A bit of hindsight goes a long way in measuring scientific quality, says Mark Peplow
As an assessment of merit, the Nobel prize is about as high-profile as it gets. So it has become an October tradition to chew over the results with the vigour of disgruntled sports fans dissecting their team’s performance. Why did they give it to them? Why did they leave these others out? Surely more than three people deserve this?
Yet for all the debate that inevitably follows the announcement from Stockholm, we rarely hear anyone disputing that the science itself was worthy. In the decades that often separate discovery and award, the ‘test of time’ tends to create a consensus about the work’s import, giving the Nobel committee’s hindsight a superior acuity.
Far more difficult, and controversial, are attempts to immediately assess scientific merit, for an individual paper say. Numerical metrics – the number of citations a paper receives, and the impact factor of the journal it appears in – are increasingly used to approximate merit, and can determine the fate of job applications and grant requests. That is anathema to many scientists, who argue that the fruits of their labours cannot simply be reduced to a handful of numbers.
The San Francisco Declaration on Research Assessment has become a lightning rod for this cause, with almost 10,000 signatories demanding that funders and institutions stop using journal-level metrics as a basis for such decisions, and instead focus on the scientific content of papers.
Merits of merit
But it appears that even judging that content is not straightforward. Adam Eyre-Walker, a biologist at the University of Sussex, Brighton, and his colleague Nina Stoletzki, recently compared three different ways of assessing merit: post-publication peer review, citations and journal impact factor.1
They reasoned that if scientists were good at picking out valuable research – however that is defined – there should be some agreement between them about which papers were good. But after reanalysing large data sets gathered by other assessment surveys, they found that the level of agreement in post-publication peer review was barely better than chance, even when experts were looking at papers within their own narrow field. The study also found evidence that assessors were using a journal’s impact factor, perhaps unconsciously, as an indicator of merit.

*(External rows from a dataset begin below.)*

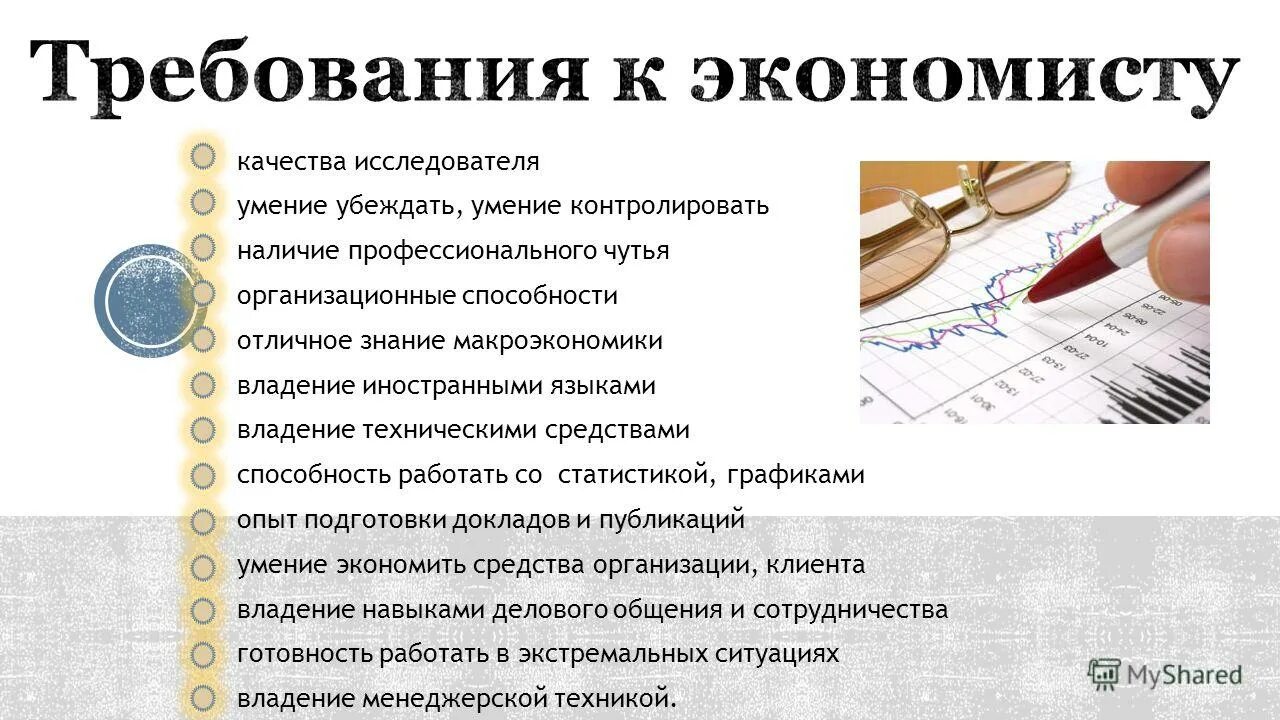 Требования к экономисту

качества исследователя
умение убеждать, умение контролировать
наличие профессионального чутья
организационные способности
отличное знание макроэкономики
владение иностранными языками
владение техническими средствами
способность работать со статистикой, графиками
опыт подготовки докладов и публикаций
умение экономить средства организации, клиента
владение навыками делового общения и сотрудничества
готовность работать в экстремальных ситуациях
владение менеджерской техникой.

MyShared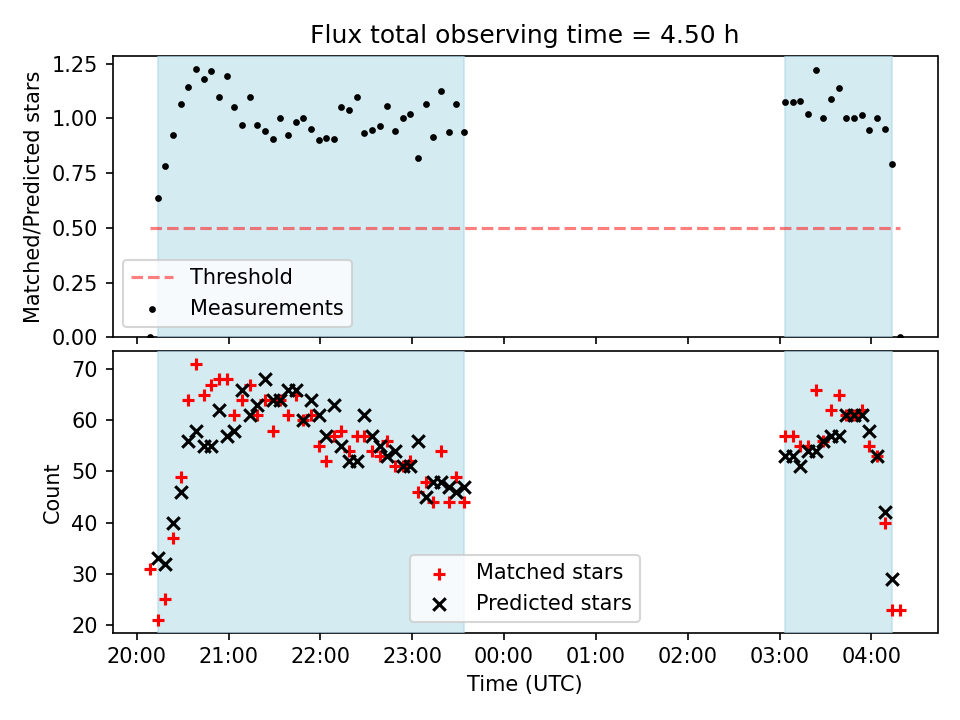 Flux total observing time = 4.50 h

Matched/Predicted stars

1.25
1.00
0.75
0.50
0.25
0.00

Threshold
Measurements

Count

70
60
50
40
30
20

Matched stars
Predicted stars

20:00 21:00 22:00 23:00 00:00 01:00 02:00 03:00 04:00

Time (UTC)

They were even unable to spot which papers would go on to garner the most citations – something that another study this month showed could be predicted by a pretty simple algorithm, based on the first few years of citations.2 Overall, Eyre-Walker and Stoletzki conclude that none of the methods they analysed are much good for measuring the merit of a paper.
Coincidentally, a group of chemists has just carried out a similar, informal survey over at the science policy blog ScienceGeist. Volunteers looked at a particular past issue of the Journal of the American Chemical Society and selected their three most ‘significant’ papers. They also looked at different measures of merit by guessing which papers had garnered most citations, which were most likely to interest the general public and so on.
To my eyes, the early results suggest similar conclusions to Eyre-Walker’s study: you might as well cover a wall with papers, arm a blindfolded child with some darts and let nature take its course.
Ask the REF
This all has important implications for exercises like the UK’s Research Excellence Framework (REF), the latest national assessment of research quality that concludes next year. The REF relies heavily on merit assessments by expert panels, and will be used to determine a hefty chunk of university funding allocations. Eyre-Walker reckons that the REF’s assessments are likely to be very prone to error – which is worrying for researchers, and irksome for taxpayers (the last such exercise in 2008 cost roughly £60 million to prepare and run).
Clearly, we cannot abandon merit assessment altogether. But we should strive to make it more reliable – perhaps by using a wider range of techniques, including different article-level metrics in combination with crowd-sourced judgements from a community of experts (the latter approach is used by the Faculty of 1000 web service, for example).
And merit assessments should be used with extreme caution when considering a department’s funding, or someone’s research career. Merit is a capricious concept that can encompass the usefulness of a method, the broader implications for a field, societal impact and a host of other factors. With such diffuse definitions of merit and imperfect tools for measuring it, rushing to judge research based on a handful of metrics looks rather rash.
The shortcomings of merit assessment are a potential stumbling block in the drive to assess research quality on shorter timescales. Policymakers and funding bodies may not always have the luxurious hindsight that guides the Nobel prize committees – but they should not forget that it offers a truer test of science.